Spring Green Gig and Bach Around the Clock

 

Yesterday Travalon got some photos of northern shovelers from our dock.





He also saw goldeneyes and hooded mergansers, but those shots aren't as clear. My uncle in Chicago saw a possum in his yard.


Today Travalon and I drove out to Spring Green so that I could play at the General Store, as our band does on a somewhat annual basis. We got there in time to have lunch and my free latté, and we split a "chocolate therapy" brownie. The Dairyman's Daughter came out to hear us, and so did our superfan who is our leader's neighbor and also Hardingfele's feral cat trapping buddy, and they both tipped us, as well as a family who listened to us the whole time and even waltzed to one of our tunes. We got a whopping $5 in tips each. To be fair, that is probably all that we deserved, because one of our fiddles and our guitar player got confused and dropped out a lot. The accordion player and I kept it going with the chords, but when the fiddler dropped out, we had no melody because Hardingfele insists on playing the harmony. I love harmony as much as the next person, but it's really more important to have the melody. Several husbands were there who made videos, so I can see that I bop my head while playing. That is one advantage of playing the fiddle - it's harder to bop my head.

Today was both Bach Around the Clock and the International Festival at the Overture Center just like last year, but this year I didn't have to choose because I couldn't really attend either, since I spent most of the day in Spring Green. We did get back to town in time for me to see Just Bach (the group that does the lunchtime concerts at the Lutheran church where I used to sing) perform a cantata, and then there was cake afterwards for Bach's birthday.
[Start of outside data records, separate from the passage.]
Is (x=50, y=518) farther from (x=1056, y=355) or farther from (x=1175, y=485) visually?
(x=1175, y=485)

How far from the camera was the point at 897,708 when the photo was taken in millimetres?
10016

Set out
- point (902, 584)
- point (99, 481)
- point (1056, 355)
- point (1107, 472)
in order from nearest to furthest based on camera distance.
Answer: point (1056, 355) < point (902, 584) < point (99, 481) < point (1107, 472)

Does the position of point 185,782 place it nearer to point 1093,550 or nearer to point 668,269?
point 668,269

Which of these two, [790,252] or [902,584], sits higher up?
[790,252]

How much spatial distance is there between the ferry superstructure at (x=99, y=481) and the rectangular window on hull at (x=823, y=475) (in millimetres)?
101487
Travalon was a little bummed because he didn't enjoy his trip out to Spring Green that much, since there weren't really any birds around. He did take a few photos.
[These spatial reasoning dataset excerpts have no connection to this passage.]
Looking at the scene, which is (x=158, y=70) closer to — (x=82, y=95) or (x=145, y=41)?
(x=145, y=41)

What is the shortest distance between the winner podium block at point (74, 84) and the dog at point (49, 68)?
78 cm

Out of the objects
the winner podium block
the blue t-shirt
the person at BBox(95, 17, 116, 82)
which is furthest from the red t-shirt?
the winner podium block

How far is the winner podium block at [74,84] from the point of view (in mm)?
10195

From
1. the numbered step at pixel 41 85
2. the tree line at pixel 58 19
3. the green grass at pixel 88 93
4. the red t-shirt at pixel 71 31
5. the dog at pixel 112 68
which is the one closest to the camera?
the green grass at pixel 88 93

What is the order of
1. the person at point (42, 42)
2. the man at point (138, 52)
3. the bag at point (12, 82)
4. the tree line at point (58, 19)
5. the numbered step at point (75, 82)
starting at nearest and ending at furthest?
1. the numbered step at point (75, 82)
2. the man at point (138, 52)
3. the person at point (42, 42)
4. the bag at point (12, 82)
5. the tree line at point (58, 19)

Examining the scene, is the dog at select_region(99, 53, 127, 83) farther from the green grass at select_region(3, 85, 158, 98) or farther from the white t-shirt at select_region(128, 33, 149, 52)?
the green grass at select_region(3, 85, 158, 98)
These couple of photos show some Frank Lloyd Wright visitor center, or, as Pa Hat calls him, Frank Lloyd Wrong.






While I was at Bach Around the Clock, Travalon went to Leopold's, but then it got too crowded so he went to the Arboretum. He took a photo of a wild turkey, but it wasn't really in focus. I asked if there was anything I could do to help redeem his day, so when we went home, I played "The Battle of Evermore" on the mandolin along with the video on YouTube, then I played along with "Mandolin Wind" by Rod Stewart, and then I got out the ukulele and played along with "Ram On" by Paul McCartney, "Yer So Bad" by Tom Petty, and "Good Company" by Queen. The ukulele songs had the chords online; I didn't look to see if the mandolin songs did - I just tried to play them by ear. Travalon said that cheered him up quite a bit. It reminds us of the late, lamented rock jam at the East Side Club and also jamming with my uncle from Colorado. We decided we should do more of this. Travalon was singing along as I tried to play.
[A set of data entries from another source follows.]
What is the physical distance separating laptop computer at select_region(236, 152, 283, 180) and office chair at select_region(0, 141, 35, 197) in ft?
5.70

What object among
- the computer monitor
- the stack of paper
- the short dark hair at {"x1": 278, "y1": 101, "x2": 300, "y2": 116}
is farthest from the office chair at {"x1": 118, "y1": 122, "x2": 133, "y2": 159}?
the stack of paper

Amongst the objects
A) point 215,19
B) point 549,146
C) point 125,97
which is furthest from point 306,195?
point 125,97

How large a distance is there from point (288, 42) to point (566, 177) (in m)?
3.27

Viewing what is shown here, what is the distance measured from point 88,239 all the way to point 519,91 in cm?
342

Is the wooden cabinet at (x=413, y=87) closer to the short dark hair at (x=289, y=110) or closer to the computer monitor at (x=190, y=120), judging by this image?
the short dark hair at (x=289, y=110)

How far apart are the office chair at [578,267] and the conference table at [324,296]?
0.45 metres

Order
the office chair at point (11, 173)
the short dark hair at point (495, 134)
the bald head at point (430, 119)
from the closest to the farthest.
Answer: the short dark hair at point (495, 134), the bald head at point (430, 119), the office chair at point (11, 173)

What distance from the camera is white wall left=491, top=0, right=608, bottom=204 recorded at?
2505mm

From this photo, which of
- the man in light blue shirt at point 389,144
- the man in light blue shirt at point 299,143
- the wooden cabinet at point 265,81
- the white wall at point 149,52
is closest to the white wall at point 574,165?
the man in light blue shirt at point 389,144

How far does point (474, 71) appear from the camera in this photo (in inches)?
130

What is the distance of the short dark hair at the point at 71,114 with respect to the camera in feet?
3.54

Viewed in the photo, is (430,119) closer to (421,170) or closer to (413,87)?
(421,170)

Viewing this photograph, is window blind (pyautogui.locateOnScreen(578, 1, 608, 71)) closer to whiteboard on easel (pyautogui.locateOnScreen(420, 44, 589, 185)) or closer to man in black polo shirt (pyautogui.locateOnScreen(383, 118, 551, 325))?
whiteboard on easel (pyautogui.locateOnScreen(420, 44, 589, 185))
A funny thing did happen at Bach Around the Clock: I saw two former choir members, and I talked to the one we call Two Canoes, after a person the bartender at a bar in Jefferson told us about: if you say you have one canoe, this person will say they have two canoes. I know the expression "one-upped" already exists, but Travalon and I made this into a verb: "She two-canoed us again!" Two Canoes was talking about her amazing trip to France, and then she was saying she got to sing with the guy who leads Just Bach, and he has an amazing voice, like she thought I'd never heard him sing before. When he arrived, he asked me how my gig went, since he had seen me walking around the neighborhood earlier this week and we had chatted. So now it looks like I know him so much better than she does, and I didn't even try to make it look that way. Whether she knows him well, I can't say. He just sort of said hi to her, maybe like he knew her, or maybe just like she was a person who was there and he was being polite. Did I two-canoe her?